Tesla has also been on a money raising spree
Earlier this year, Tesla invested $1.5 billions in bitcoins as it apparently does not needs the massive cash pile for its organic business. While Tesla is investing in new plants it is also generating positive cash flows. Despite spending aggressively on new plants, Tesla generated positive free cash flows in 2020. Tesla’s CEO Elon Musk sounded positive that it would not need to raise more capital during the Q4 2019 earnings call. However, it ended up issuing shares thrice in 2020 in an apparent bid to capitalize on the surge in its stock.
Chinese electric vehicle market
NIO has also issued shares thrice over the last year. Chinese electric vehicle makers including Li Auto, XPeng Auto, and NIO are burning a of cash and the situation might not reverse anytime soon. Considering the increasing competition in the Chinese electric vehicle market, companies are strengthening their balance sheet to not only invest in growth and research & development but also survive the price war.
Meanwhile, Chinese electric vehicle makers also have a tacit backing from the Chinese government. Last month, Guangdong Yuecai Investment Holdings Co., Ltd, the investment arm of the Guangdong provincial government has invested $76.9 into XPeng. “The investment recognizes XPeng’s leadership position in the Smart EV industry in China and its strategy of developing proprietary R&D tailored for local customer needs,” said the company in its release.
NIO got investment from Hefei Municipal government
In 2020, when NIO was facing a survival battle, the Hefei Municipal Corporation invested in the company. The investment sent a sign that China was willing to go the extra mile to bail out a struggling electric vehicle company.
China sees the electric vehicle industry as a key growth area and it is part of the country’s “Make in China 2025” plan where it is focussing on advanced manufacturing and shed the country’s image as a producer of low-value goods. NIO, XPeng Motors, Li Auto are among the leading Chinese electric car companies
Li Auto first quarter deliveries
Meanwhile, electric vehicle companies have been reporting strong growth. Li Auto delivered 12,759 electric cars in the first quarter of 2021, which were 334% higher than the corresponding quarter in 2020. NIO’s first quarter deliveries increased 423% to 20,060 which were higher than its guidance of 19,500. The company had scaled back its guidance by 1,000 units as it had to curtail production in the first quarter due to the global chip shortage.
XPeng delivered 5,102 cars in March, a year over year rise of 384%. Its deliveries were also ahead of its guidance of 4,262 cars.

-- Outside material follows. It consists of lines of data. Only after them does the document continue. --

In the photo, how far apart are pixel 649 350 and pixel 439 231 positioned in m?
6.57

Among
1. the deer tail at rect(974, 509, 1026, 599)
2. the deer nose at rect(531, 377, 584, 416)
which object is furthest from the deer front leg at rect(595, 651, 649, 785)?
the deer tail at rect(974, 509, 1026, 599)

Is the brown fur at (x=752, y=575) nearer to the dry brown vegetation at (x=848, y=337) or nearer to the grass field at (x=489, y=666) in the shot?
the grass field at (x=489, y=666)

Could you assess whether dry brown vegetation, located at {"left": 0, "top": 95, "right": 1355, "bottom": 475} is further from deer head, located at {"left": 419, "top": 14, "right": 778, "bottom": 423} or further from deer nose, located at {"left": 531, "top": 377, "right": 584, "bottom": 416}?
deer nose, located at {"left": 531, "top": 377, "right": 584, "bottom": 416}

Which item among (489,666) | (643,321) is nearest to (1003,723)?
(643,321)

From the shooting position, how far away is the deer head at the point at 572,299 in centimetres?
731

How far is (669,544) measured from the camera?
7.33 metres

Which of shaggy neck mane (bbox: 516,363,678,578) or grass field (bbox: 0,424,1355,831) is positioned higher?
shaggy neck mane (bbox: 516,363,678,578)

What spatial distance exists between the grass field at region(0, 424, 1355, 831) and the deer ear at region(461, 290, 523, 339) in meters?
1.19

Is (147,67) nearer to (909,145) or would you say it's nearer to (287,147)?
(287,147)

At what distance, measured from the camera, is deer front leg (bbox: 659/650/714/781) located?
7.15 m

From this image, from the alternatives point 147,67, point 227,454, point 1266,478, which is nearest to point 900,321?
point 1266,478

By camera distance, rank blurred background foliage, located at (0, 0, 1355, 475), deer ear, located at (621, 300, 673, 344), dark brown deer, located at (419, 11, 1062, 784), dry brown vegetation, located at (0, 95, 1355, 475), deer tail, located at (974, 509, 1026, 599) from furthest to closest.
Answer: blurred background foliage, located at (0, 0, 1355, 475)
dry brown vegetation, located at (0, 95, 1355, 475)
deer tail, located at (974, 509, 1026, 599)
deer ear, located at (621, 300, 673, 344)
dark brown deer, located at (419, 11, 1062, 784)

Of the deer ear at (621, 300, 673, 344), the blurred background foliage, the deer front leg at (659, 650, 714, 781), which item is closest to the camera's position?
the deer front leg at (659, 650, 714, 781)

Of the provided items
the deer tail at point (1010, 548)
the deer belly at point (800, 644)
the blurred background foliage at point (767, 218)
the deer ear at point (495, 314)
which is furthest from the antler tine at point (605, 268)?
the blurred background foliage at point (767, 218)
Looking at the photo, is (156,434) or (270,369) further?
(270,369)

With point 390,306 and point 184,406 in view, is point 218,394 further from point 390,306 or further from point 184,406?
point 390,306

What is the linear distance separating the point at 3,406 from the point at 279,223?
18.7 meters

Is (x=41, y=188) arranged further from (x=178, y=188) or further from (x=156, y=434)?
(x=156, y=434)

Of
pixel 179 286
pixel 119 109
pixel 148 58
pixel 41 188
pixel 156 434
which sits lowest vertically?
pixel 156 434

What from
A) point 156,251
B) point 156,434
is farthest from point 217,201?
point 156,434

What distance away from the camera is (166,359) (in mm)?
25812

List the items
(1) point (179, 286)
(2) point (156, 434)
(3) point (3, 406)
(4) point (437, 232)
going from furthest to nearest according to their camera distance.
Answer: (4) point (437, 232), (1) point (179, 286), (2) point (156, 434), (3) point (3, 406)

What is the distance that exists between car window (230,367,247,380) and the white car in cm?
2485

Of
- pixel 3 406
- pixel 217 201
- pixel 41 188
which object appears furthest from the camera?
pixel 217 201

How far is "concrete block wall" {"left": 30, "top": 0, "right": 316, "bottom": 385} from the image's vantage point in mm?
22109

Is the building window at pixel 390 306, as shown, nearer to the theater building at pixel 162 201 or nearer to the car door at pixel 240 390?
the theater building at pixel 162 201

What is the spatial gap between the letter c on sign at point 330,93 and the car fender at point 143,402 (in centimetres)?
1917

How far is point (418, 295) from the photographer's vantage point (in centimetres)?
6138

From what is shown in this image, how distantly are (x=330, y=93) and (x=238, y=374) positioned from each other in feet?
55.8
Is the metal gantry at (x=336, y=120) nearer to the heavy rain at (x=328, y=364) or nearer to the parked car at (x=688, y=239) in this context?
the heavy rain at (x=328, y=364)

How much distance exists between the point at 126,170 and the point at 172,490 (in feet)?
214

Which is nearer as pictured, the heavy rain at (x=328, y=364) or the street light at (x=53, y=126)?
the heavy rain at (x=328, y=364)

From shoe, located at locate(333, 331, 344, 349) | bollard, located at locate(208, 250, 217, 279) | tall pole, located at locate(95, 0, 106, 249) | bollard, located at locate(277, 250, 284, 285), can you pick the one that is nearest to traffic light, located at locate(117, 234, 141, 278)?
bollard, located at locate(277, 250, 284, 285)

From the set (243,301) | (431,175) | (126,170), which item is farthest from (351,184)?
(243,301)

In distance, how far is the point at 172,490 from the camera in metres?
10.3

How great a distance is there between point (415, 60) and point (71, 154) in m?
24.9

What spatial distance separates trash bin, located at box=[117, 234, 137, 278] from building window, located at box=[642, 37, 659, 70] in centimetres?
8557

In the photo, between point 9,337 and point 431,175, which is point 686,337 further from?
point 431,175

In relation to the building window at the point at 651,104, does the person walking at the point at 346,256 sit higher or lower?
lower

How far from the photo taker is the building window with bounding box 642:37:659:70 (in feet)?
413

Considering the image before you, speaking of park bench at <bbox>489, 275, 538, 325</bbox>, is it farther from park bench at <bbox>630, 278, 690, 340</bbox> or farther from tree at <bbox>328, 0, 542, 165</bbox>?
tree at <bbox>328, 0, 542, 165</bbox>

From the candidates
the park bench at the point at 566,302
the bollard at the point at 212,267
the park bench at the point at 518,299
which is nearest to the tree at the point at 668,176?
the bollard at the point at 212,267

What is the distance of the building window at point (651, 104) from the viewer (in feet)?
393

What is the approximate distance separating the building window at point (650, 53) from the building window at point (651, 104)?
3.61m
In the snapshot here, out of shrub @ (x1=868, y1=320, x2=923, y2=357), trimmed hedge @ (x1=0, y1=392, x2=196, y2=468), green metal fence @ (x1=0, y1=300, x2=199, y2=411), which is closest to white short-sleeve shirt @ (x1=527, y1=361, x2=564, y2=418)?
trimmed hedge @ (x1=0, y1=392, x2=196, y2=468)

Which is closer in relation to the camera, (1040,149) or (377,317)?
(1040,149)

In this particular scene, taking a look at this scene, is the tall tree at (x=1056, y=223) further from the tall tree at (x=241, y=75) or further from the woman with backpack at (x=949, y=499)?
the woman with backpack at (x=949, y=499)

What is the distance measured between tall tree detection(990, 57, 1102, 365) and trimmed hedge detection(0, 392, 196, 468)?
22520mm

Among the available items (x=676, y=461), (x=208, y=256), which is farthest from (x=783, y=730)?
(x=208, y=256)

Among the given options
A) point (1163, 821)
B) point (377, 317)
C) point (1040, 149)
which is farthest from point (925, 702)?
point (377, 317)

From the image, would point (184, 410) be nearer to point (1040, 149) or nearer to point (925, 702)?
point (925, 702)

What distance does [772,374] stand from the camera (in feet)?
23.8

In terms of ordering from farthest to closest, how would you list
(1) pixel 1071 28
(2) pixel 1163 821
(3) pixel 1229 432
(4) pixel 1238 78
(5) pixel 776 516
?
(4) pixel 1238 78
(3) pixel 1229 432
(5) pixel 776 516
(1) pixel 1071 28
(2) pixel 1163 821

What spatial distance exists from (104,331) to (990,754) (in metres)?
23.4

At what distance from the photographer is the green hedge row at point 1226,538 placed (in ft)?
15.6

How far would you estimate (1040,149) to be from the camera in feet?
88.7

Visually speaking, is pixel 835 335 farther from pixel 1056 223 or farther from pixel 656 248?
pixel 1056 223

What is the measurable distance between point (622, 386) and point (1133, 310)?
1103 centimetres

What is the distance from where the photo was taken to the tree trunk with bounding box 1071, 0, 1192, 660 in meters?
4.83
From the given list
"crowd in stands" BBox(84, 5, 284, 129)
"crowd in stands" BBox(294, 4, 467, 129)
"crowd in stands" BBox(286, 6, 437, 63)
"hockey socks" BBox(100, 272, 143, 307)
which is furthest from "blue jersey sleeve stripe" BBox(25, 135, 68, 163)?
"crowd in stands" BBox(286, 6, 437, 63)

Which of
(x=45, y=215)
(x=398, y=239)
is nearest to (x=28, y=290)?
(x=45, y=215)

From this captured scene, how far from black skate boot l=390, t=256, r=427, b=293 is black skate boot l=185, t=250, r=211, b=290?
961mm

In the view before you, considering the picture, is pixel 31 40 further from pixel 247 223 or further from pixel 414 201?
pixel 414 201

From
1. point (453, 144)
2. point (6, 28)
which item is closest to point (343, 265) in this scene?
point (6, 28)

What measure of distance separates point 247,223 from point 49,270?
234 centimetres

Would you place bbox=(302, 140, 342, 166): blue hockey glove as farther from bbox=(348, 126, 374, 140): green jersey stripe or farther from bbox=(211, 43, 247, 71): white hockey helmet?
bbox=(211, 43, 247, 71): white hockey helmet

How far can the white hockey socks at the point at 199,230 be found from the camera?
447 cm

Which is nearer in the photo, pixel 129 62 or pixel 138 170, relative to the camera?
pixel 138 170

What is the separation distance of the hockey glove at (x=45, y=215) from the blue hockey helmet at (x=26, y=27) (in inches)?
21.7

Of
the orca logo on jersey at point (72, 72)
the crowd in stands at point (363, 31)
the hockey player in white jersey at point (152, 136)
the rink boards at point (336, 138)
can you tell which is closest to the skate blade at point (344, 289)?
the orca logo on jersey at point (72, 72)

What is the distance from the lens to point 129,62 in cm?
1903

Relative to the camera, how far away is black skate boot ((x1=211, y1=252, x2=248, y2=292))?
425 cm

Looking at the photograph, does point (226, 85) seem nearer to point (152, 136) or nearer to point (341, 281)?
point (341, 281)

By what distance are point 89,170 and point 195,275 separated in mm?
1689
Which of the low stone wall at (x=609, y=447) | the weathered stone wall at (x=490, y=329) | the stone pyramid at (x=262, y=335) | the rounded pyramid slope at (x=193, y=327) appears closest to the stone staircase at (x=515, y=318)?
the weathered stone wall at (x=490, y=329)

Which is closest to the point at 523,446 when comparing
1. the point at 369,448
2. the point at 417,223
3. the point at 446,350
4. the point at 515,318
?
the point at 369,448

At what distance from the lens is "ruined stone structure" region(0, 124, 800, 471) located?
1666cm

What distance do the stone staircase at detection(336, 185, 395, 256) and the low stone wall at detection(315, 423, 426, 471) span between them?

Overall, it delivered 13,340 cars in the quarter which were 487% higher than what it reported in the corresponding quarter in 2020.
Li Auto versus other electric vehicle companies
In percentage terms, XPeng reported the highest growth. However, in absolute terms, Tesla might have outsold domestic Chinese electric vehicle companies. Tesla does not provide the geographical breakup of deliveries in the release. However, according to data from China’s Association of Automotive manufacturers, Tesla sold 18,318 electric cars in China in February.
Overall, Tesla delivered 184,800 electric cars in the first quarter which was a year-over-year rise of 109%. It was a new quarterly record for the company despite the first quarter being seasonally weak. However, strong sales in China might have helped it achieve the feat.
Tesla is giving a tough fight to Chinese electric vehicle companies
In the first quarter, Tesla started delivering China-made Model Y to customers. It began the deliveries of China-made Model 3 towards the end of 2019 and ramped up the deliveries last year. “We are encouraged by the strong reception of the Model Y in China and are quickly progressing to full production capacity,” said the company in its release.
Li Auto stock valuation
Meanwhile, Li Auto stock was trading over 4% lower in US premarket trading today. The stock trades at an NTM (next-12 months) enterprise value-to-revenue multiple of 6.64x. Li Auto’s valuation has come down sharply over the last six months amid the sharp fall in its stock price.